Rows from a spatial reasoning dataset:
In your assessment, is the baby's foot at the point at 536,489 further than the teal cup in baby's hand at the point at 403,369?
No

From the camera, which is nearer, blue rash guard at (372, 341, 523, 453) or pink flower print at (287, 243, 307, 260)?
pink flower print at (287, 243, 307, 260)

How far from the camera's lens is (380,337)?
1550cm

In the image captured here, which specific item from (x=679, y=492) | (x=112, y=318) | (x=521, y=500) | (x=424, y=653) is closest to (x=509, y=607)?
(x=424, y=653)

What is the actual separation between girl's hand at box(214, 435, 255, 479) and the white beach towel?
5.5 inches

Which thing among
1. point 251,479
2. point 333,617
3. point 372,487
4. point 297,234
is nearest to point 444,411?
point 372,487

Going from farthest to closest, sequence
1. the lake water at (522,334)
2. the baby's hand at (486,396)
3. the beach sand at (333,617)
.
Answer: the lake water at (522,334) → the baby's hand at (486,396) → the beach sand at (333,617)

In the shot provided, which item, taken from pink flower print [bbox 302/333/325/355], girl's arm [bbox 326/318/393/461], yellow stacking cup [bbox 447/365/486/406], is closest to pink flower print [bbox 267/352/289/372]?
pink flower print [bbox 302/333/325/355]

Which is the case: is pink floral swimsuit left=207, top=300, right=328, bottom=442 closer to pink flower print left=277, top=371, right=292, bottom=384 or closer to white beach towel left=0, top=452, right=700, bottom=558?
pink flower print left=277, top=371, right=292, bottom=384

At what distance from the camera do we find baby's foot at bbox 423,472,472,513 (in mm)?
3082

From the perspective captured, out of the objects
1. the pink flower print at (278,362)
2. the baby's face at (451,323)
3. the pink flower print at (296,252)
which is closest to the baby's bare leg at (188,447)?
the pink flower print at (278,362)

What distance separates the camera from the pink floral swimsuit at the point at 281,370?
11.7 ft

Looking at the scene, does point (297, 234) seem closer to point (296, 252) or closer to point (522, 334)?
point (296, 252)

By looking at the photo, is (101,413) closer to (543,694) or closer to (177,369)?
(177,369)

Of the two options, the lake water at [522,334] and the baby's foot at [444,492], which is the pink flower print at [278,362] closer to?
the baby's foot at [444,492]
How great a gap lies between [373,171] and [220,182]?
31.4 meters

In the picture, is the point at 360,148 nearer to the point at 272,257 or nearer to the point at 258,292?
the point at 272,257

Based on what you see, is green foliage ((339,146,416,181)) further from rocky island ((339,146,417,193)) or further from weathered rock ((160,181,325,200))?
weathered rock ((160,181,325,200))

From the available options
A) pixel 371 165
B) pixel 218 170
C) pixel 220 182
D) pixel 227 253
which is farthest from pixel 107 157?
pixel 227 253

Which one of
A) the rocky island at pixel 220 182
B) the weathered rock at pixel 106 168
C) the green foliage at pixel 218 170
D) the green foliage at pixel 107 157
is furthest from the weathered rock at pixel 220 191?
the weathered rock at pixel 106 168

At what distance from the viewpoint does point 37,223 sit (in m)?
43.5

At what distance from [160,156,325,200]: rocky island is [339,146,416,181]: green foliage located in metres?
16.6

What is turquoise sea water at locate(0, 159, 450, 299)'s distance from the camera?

→ **Exercise**
Write out all the records again, swapping every "white beach towel" for "striped beach towel" and leaving everything else as it is.

→ **Output of the task**
In your assessment, is the baby's foot at the point at 536,489 further than the teal cup in baby's hand at the point at 403,369?
No

From the camera, which is nearer, blue rash guard at (372, 341, 523, 453) or pink flower print at (287, 243, 307, 260)?
pink flower print at (287, 243, 307, 260)

How far from the camera's lens is (380,337)?
1550cm

In the image captured here, which specific item from (x=679, y=492) | (x=112, y=318) | (x=521, y=500) | (x=424, y=653) is closest to (x=509, y=607)?
(x=424, y=653)

What is the actual separation between girl's hand at box(214, 435, 255, 479) and the striped beach towel?
5.5 inches

Which thing among
1. point 251,479
2. point 333,617
3. point 372,487
4. point 297,234
is nearest to point 444,411?
point 372,487

Going from farthest to closest, sequence
1. the lake water at (522,334)
2. the baby's hand at (486,396)
3. the beach sand at (333,617)
.
Answer: the lake water at (522,334) → the baby's hand at (486,396) → the beach sand at (333,617)

In the shot provided, which item, taken from pink flower print [bbox 302/333/325/355], girl's arm [bbox 326/318/393/461], yellow stacking cup [bbox 447/365/486/406], is closest to pink flower print [bbox 267/352/289/372]?
pink flower print [bbox 302/333/325/355]

Which is the case: is pink floral swimsuit left=207, top=300, right=328, bottom=442 closer to pink flower print left=277, top=371, right=292, bottom=384 or closer to striped beach towel left=0, top=452, right=700, bottom=558?
pink flower print left=277, top=371, right=292, bottom=384

At what distance from the camera do we find baby's foot at bbox 423,472,472,513 (in mm)?
3082

From the perspective captured, out of the objects
1. the pink flower print at (278,362)
2. the baby's face at (451,323)
3. the pink flower print at (296,252)
which is closest to the baby's bare leg at (188,447)?
the pink flower print at (278,362)

What distance separates the camera from the pink floral swimsuit at the point at 281,370?
11.7 ft

Looking at the scene, does point (297, 234) seem closer to point (296, 252) or closer to point (522, 334)?
point (296, 252)

By looking at the photo, is (101,413) closer to (543,694) or closer to (177,369)?
(177,369)

Of the two options, the lake water at [522,334] and the baby's foot at [444,492], which is the pink flower print at [278,362] closer to?
the baby's foot at [444,492]
How great a gap lies between [373,171] and [220,182]?
31.4 meters

In the picture, is the point at 360,148 nearer to the point at 272,257 or nearer to the point at 258,292?
the point at 272,257

Based on what you see, is green foliage ((339,146,416,181)) further from rocky island ((339,146,417,193)) or further from weathered rock ((160,181,325,200))?
weathered rock ((160,181,325,200))

From the available options
A) pixel 371 165
B) pixel 218 170
C) pixel 220 182
D) pixel 227 253
which is farthest from pixel 107 157?
pixel 227 253

Which one of
A) the rocky island at pixel 220 182
B) the weathered rock at pixel 106 168
C) the green foliage at pixel 218 170
D) the green foliage at pixel 107 157
is furthest from the weathered rock at pixel 220 191?
the weathered rock at pixel 106 168

At what distance from the viewpoint does point 37,223 sit (in m)?
43.5

At what distance from [160,156,325,200]: rocky island is [339,146,416,181]: green foliage located in metres?
16.6

What is turquoise sea water at locate(0, 159, 450, 299)'s distance from the camera?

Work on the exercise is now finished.